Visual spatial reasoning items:
%%

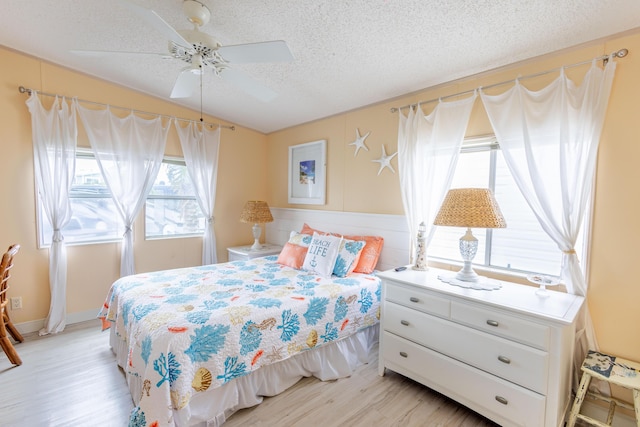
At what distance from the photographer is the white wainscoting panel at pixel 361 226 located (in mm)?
2863

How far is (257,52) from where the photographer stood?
5.65 feet

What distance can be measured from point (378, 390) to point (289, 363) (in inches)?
27.2

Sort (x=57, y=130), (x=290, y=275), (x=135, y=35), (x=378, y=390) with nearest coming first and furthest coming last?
(x=378, y=390), (x=135, y=35), (x=290, y=275), (x=57, y=130)

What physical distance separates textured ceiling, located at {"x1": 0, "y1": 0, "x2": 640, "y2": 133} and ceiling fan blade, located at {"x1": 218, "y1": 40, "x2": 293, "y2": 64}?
1.30ft

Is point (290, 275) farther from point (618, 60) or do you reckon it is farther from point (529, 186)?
point (618, 60)

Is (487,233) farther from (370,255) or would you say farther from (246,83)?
(246,83)

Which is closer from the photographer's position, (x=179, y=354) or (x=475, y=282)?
(x=179, y=354)

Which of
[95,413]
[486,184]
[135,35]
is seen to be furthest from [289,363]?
[135,35]

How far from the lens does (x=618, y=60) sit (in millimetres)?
1763

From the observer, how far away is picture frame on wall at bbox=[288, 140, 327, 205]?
371 centimetres

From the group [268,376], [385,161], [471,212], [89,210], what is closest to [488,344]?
[471,212]

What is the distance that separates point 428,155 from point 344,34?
1215 millimetres

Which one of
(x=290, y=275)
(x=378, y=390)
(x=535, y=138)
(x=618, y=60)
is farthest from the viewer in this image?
(x=290, y=275)

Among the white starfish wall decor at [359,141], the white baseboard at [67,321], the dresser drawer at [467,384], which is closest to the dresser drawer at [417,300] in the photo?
the dresser drawer at [467,384]
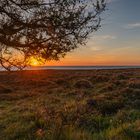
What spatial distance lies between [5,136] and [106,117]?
16.4ft

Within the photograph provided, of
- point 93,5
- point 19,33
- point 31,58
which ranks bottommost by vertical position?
point 31,58

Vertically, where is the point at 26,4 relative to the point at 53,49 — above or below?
above

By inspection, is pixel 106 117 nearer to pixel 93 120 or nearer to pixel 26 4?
pixel 93 120

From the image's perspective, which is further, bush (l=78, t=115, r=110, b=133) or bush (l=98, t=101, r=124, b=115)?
bush (l=98, t=101, r=124, b=115)

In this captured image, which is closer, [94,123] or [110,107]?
[94,123]

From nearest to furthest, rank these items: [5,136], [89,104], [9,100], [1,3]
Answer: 1. [1,3]
2. [5,136]
3. [89,104]
4. [9,100]

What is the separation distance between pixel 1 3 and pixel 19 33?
3.46ft

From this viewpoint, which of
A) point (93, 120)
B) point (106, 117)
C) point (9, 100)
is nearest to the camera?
point (93, 120)

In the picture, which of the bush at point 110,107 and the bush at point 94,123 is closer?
the bush at point 94,123

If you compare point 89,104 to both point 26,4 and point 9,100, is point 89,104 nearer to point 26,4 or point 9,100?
point 26,4

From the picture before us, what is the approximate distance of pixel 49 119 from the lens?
1277cm

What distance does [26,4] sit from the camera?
10.2 meters

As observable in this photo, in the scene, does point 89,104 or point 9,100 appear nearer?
point 89,104

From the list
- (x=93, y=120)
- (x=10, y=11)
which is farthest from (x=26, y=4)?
(x=93, y=120)
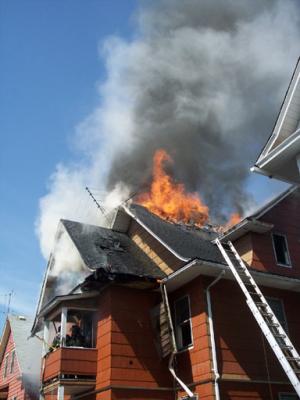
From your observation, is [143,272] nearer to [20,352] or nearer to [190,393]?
[190,393]

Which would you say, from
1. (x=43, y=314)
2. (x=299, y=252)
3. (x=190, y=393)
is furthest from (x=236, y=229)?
(x=43, y=314)

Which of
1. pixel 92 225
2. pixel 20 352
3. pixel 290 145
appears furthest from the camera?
pixel 20 352

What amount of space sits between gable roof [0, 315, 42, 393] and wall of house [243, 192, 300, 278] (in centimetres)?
1007

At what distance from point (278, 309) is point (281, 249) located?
7.15ft

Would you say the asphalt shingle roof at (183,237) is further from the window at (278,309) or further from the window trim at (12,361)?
the window trim at (12,361)

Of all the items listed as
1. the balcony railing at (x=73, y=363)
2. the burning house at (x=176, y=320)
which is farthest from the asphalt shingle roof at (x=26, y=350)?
the balcony railing at (x=73, y=363)

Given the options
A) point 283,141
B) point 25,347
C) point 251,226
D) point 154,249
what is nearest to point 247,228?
point 251,226

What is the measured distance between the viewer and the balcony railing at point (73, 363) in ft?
42.4

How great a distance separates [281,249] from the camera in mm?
15477

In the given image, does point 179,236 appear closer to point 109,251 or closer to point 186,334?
point 109,251

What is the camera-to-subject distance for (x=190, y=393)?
1202 centimetres

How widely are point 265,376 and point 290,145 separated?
313 inches

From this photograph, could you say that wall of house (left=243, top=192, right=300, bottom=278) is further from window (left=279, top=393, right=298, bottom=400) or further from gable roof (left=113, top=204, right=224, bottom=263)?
window (left=279, top=393, right=298, bottom=400)

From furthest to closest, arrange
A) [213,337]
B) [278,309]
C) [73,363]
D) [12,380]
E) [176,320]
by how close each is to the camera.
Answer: [12,380], [278,309], [176,320], [73,363], [213,337]
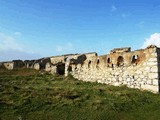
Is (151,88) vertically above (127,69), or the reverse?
(127,69)

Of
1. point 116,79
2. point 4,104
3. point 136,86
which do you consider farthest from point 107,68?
point 4,104

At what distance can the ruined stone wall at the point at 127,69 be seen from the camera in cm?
1773

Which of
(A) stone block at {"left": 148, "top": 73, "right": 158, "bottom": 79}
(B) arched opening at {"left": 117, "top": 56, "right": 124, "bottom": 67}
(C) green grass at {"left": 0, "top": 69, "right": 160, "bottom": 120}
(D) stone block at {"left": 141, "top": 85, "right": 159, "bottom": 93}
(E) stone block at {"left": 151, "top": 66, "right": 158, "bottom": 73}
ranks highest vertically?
(B) arched opening at {"left": 117, "top": 56, "right": 124, "bottom": 67}

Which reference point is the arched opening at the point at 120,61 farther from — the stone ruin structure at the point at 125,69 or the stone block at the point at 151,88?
the stone block at the point at 151,88

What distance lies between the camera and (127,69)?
20.1 m

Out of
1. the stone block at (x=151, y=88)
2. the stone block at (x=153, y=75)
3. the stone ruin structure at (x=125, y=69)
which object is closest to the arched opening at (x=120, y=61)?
the stone ruin structure at (x=125, y=69)

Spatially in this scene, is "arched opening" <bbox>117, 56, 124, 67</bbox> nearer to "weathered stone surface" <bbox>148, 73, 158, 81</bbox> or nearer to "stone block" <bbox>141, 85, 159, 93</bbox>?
"stone block" <bbox>141, 85, 159, 93</bbox>

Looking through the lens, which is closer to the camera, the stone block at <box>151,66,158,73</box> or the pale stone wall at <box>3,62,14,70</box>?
the stone block at <box>151,66,158,73</box>

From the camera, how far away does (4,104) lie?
1441 cm

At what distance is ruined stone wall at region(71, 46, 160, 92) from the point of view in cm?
1773

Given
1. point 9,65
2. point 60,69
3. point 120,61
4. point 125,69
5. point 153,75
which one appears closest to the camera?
point 153,75

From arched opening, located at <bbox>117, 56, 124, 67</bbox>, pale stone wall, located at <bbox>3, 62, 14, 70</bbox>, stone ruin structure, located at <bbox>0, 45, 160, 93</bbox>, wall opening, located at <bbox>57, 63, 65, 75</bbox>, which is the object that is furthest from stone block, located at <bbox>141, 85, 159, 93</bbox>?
pale stone wall, located at <bbox>3, 62, 14, 70</bbox>

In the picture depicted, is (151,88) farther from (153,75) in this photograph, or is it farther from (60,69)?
(60,69)

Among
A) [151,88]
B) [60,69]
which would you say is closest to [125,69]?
[151,88]
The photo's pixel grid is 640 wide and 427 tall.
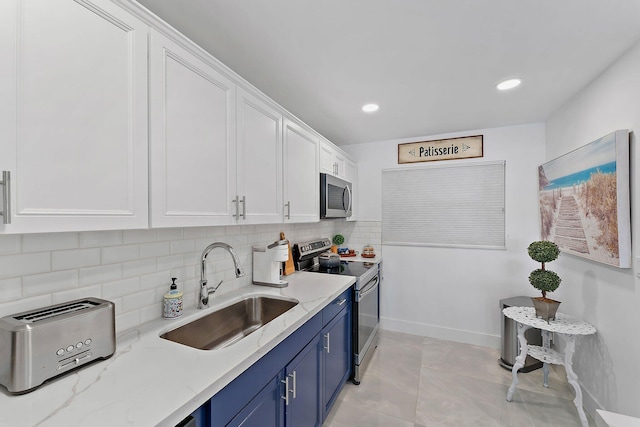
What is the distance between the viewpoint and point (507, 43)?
1581mm

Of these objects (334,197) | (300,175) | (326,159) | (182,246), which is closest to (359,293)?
(334,197)

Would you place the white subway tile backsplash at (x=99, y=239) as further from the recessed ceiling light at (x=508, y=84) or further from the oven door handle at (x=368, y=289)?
the recessed ceiling light at (x=508, y=84)

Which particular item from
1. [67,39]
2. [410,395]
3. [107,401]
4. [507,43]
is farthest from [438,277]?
[67,39]

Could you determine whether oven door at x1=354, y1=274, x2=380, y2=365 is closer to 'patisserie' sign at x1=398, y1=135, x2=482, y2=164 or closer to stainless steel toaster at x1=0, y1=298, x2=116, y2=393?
'patisserie' sign at x1=398, y1=135, x2=482, y2=164

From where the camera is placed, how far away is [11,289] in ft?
3.20

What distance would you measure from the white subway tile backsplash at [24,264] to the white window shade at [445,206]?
3.15 m

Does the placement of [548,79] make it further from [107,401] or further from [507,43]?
[107,401]

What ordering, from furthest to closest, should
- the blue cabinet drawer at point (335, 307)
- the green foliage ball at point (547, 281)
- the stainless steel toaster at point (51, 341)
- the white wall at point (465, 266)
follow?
the white wall at point (465, 266)
the green foliage ball at point (547, 281)
the blue cabinet drawer at point (335, 307)
the stainless steel toaster at point (51, 341)

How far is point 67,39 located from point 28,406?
3.49 feet

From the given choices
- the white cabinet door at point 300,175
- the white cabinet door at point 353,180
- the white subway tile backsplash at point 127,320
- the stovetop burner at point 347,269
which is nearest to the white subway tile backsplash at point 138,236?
the white subway tile backsplash at point 127,320

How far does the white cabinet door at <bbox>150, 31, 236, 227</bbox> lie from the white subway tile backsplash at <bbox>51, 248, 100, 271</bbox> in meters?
0.36

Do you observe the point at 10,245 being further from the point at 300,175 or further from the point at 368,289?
the point at 368,289

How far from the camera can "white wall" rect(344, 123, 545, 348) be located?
9.78 ft

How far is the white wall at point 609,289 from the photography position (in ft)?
5.41
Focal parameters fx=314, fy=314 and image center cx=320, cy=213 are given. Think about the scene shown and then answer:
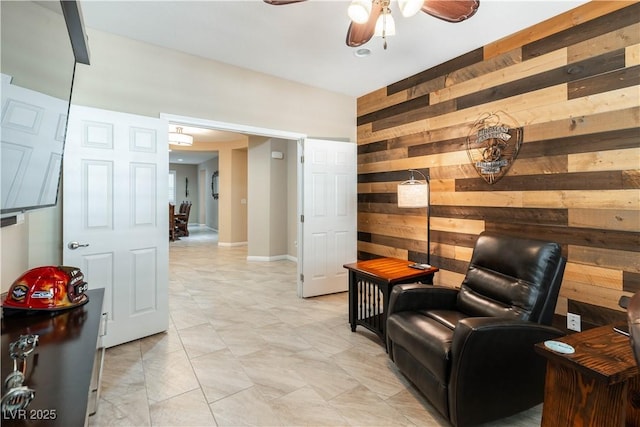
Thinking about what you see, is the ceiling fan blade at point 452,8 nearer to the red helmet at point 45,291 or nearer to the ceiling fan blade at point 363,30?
the ceiling fan blade at point 363,30

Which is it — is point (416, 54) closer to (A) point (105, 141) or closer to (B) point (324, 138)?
(B) point (324, 138)

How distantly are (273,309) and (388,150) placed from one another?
2.46 m

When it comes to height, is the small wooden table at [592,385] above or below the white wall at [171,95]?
below

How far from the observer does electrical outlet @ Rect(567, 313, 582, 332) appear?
2.37m

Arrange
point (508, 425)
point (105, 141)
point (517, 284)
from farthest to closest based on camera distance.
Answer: point (105, 141) → point (517, 284) → point (508, 425)

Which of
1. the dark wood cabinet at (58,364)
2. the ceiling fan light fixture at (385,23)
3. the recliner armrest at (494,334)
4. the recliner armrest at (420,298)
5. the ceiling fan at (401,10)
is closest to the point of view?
the dark wood cabinet at (58,364)

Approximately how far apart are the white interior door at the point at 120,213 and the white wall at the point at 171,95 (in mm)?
→ 196

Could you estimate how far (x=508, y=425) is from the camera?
5.98 feet

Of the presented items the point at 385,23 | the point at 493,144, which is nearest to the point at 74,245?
the point at 385,23

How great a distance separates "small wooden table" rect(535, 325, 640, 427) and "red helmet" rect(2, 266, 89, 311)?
231 centimetres

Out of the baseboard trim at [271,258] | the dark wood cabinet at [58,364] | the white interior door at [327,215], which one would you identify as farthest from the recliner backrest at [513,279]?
the baseboard trim at [271,258]

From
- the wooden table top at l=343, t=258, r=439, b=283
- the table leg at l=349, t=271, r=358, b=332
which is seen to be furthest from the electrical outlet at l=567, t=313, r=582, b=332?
the table leg at l=349, t=271, r=358, b=332

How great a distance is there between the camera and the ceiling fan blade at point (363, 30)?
208 cm

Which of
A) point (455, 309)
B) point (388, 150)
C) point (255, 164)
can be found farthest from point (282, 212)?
point (455, 309)
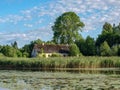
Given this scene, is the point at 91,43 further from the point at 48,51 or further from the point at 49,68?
the point at 49,68

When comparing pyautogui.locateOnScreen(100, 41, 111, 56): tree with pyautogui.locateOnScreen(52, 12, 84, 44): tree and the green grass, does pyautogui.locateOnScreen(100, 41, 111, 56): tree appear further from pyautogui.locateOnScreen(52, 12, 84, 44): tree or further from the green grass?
pyautogui.locateOnScreen(52, 12, 84, 44): tree

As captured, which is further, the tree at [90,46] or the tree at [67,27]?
the tree at [67,27]

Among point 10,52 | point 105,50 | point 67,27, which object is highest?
point 67,27

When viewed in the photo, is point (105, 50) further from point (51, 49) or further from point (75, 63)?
point (75, 63)

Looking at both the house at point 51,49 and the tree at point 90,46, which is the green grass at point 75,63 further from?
the house at point 51,49

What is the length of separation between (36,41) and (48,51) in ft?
39.3

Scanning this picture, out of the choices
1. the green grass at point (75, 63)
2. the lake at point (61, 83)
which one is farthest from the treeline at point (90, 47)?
the lake at point (61, 83)

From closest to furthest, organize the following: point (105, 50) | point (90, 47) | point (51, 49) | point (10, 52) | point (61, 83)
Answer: point (61, 83)
point (105, 50)
point (10, 52)
point (90, 47)
point (51, 49)

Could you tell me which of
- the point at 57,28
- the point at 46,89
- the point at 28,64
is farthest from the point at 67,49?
the point at 46,89

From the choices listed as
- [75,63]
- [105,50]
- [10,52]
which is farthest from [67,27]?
[75,63]

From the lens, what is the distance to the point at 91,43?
220ft

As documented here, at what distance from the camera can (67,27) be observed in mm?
80188

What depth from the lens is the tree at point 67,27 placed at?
79438 millimetres

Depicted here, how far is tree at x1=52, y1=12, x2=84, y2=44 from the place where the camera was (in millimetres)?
79438
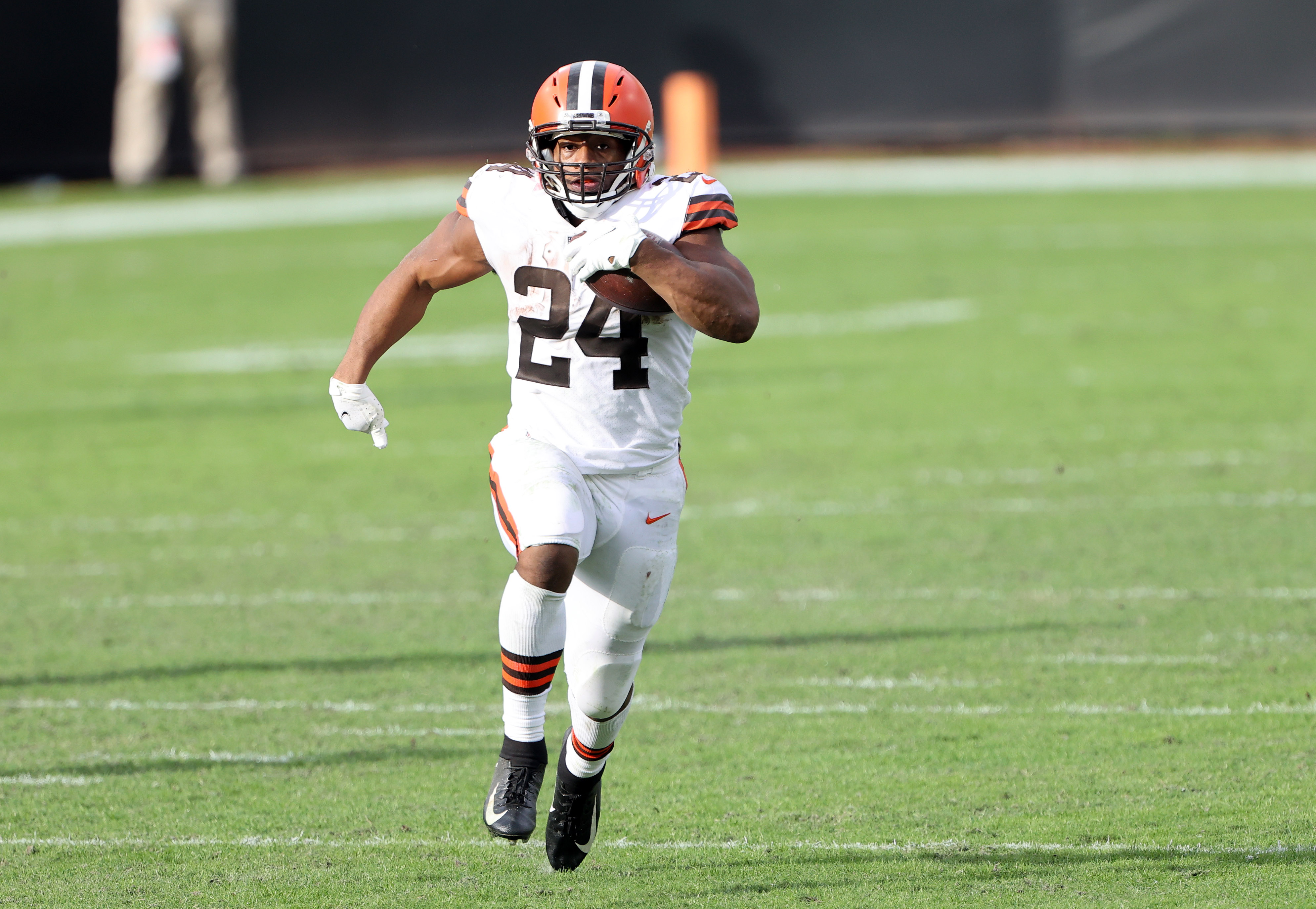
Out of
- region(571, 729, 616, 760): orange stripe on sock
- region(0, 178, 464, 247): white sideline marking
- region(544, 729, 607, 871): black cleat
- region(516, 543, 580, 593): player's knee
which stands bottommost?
region(0, 178, 464, 247): white sideline marking

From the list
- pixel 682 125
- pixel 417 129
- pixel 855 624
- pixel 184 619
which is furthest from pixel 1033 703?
pixel 417 129

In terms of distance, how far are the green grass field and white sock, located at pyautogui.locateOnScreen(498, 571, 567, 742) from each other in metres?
0.43

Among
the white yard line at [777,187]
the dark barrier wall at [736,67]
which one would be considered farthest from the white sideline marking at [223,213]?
the dark barrier wall at [736,67]

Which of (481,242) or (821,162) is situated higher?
(481,242)

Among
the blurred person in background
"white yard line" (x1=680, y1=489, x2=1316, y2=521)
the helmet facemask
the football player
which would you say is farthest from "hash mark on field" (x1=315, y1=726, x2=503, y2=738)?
the blurred person in background

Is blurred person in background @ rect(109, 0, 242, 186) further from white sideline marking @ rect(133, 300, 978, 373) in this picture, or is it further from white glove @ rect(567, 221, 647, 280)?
white glove @ rect(567, 221, 647, 280)

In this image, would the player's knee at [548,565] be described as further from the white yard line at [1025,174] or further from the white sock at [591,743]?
the white yard line at [1025,174]

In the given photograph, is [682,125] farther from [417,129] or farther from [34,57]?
[34,57]

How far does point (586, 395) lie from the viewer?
4.69m

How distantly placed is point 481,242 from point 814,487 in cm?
510

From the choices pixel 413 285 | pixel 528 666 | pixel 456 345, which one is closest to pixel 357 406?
pixel 413 285

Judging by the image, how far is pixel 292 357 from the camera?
13828 millimetres

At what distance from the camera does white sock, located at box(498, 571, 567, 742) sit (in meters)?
4.44

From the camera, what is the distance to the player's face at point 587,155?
183 inches
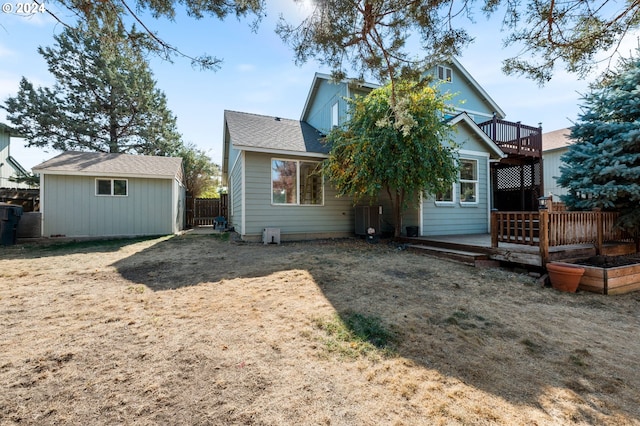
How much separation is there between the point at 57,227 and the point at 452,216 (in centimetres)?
1332

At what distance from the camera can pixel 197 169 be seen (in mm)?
21781

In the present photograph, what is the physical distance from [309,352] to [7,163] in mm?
22321

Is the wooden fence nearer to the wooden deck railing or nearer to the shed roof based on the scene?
the wooden deck railing

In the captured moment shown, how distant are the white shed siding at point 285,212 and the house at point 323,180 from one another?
1.1 inches

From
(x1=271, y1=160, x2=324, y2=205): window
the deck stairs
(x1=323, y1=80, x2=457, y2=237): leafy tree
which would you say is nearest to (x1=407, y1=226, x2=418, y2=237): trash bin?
the deck stairs

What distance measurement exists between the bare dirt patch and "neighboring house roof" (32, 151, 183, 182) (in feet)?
22.3

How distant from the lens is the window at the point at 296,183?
347 inches

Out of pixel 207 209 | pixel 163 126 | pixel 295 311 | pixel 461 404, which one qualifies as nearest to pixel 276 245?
pixel 295 311

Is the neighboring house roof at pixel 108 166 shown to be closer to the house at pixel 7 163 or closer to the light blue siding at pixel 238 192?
the light blue siding at pixel 238 192

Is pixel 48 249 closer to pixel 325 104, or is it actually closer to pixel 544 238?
pixel 325 104

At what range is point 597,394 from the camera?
75.5 inches

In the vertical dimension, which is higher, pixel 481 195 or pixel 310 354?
pixel 481 195

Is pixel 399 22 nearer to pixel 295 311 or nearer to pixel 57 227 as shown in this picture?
pixel 295 311

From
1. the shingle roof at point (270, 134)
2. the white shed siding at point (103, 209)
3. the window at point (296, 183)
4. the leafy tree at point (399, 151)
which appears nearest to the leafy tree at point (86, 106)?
the white shed siding at point (103, 209)
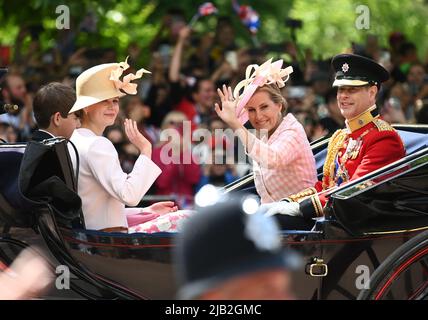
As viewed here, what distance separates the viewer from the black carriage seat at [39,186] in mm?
4633

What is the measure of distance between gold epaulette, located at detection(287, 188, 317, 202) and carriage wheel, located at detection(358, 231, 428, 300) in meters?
0.71

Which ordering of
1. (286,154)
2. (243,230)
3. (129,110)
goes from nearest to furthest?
(243,230)
(286,154)
(129,110)

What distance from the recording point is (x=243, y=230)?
2.31 m

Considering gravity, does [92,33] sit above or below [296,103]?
above

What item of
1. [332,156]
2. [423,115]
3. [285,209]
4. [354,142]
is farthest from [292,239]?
[423,115]

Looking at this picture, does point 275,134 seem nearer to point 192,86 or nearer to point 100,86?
point 100,86

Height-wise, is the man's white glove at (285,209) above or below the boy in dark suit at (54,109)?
below

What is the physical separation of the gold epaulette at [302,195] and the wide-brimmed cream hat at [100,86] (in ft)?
3.00

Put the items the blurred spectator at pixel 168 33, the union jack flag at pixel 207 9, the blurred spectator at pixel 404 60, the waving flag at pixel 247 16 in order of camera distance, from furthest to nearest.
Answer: the waving flag at pixel 247 16 → the union jack flag at pixel 207 9 → the blurred spectator at pixel 404 60 → the blurred spectator at pixel 168 33

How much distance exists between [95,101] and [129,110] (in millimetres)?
4762

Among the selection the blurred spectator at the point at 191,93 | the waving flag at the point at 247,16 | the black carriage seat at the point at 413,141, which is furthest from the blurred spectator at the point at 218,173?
the black carriage seat at the point at 413,141

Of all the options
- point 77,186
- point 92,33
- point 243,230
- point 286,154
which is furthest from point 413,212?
point 92,33

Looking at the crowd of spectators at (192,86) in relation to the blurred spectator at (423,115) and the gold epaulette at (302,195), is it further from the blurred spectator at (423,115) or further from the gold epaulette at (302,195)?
the gold epaulette at (302,195)

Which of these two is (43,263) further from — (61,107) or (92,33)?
(92,33)
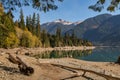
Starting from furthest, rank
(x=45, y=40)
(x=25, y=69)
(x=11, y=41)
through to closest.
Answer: (x=45, y=40)
(x=11, y=41)
(x=25, y=69)

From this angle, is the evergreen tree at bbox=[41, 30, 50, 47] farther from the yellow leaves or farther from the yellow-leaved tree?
the yellow-leaved tree

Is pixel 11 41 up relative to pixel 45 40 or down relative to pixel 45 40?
down

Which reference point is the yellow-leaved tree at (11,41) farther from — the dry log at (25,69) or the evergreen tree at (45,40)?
the dry log at (25,69)

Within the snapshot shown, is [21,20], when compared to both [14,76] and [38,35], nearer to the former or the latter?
[38,35]

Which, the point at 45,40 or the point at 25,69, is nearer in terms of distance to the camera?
the point at 25,69

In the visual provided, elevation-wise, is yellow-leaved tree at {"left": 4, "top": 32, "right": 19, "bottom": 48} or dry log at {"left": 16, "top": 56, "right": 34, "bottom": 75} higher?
yellow-leaved tree at {"left": 4, "top": 32, "right": 19, "bottom": 48}

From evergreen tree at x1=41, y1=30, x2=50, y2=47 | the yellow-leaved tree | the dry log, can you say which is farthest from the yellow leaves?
the dry log

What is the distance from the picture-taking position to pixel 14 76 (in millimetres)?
22344

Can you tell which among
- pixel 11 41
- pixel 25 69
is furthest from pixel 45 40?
pixel 25 69

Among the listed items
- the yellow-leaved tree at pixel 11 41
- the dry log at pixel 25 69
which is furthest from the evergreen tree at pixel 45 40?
the dry log at pixel 25 69

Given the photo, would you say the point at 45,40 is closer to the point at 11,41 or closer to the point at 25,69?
the point at 11,41

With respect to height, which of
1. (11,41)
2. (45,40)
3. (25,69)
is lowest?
(25,69)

%%

* Written request *
Rename every "evergreen tree" as "pine tree" in everything from the line containing "Starting from furthest, rank" down to the end of the items. Write out only those lines, with nothing else changed.

* Expected answer *
Starting from furthest, rank
(x=45, y=40)
(x=25, y=69)
(x=11, y=41)
through to closest.
Answer: (x=45, y=40)
(x=11, y=41)
(x=25, y=69)

From this angle, is the pine tree at bbox=[41, 30, 50, 47] farther from the yellow leaves or farther from the yellow-leaved tree?
the yellow-leaved tree

Is pixel 11 41 up relative to pixel 45 40 or down relative to pixel 45 40?
down

Which reference point is the yellow-leaved tree at (11,41) farther from — the dry log at (25,69) or the pine tree at (45,40)?
the dry log at (25,69)

Within the snapshot shown, is [21,20], when compared to both [14,76] and [38,35], nearer to the former or the latter?
[38,35]

Which, the point at 45,40 or the point at 25,69, is nearer in terms of distance to the camera?
the point at 25,69

In the visual provided, elevation-wise, is yellow-leaved tree at {"left": 4, "top": 32, "right": 19, "bottom": 48} or dry log at {"left": 16, "top": 56, "right": 34, "bottom": 75} higher?
yellow-leaved tree at {"left": 4, "top": 32, "right": 19, "bottom": 48}

From pine tree at x1=41, y1=30, x2=50, y2=47 | the yellow-leaved tree | the dry log, can you say which is farthest from the yellow leaves?
the dry log

What is the distance from the picture-taking position to pixel 14 76 (in millimetres)?
22344

Can you tell which among
- pixel 11 41
- pixel 25 69
is furthest from pixel 45 40?
pixel 25 69

Among the listed items
- the yellow-leaved tree at pixel 11 41
- the dry log at pixel 25 69
which is furthest from the pine tree at pixel 45 40?
the dry log at pixel 25 69

Given the photo, would you say the point at 45,40 is closer to the point at 11,41 or closer to the point at 25,69?
the point at 11,41

With respect to height, which of
1. (11,41)
2. (45,40)
3. (25,69)
is lowest?
(25,69)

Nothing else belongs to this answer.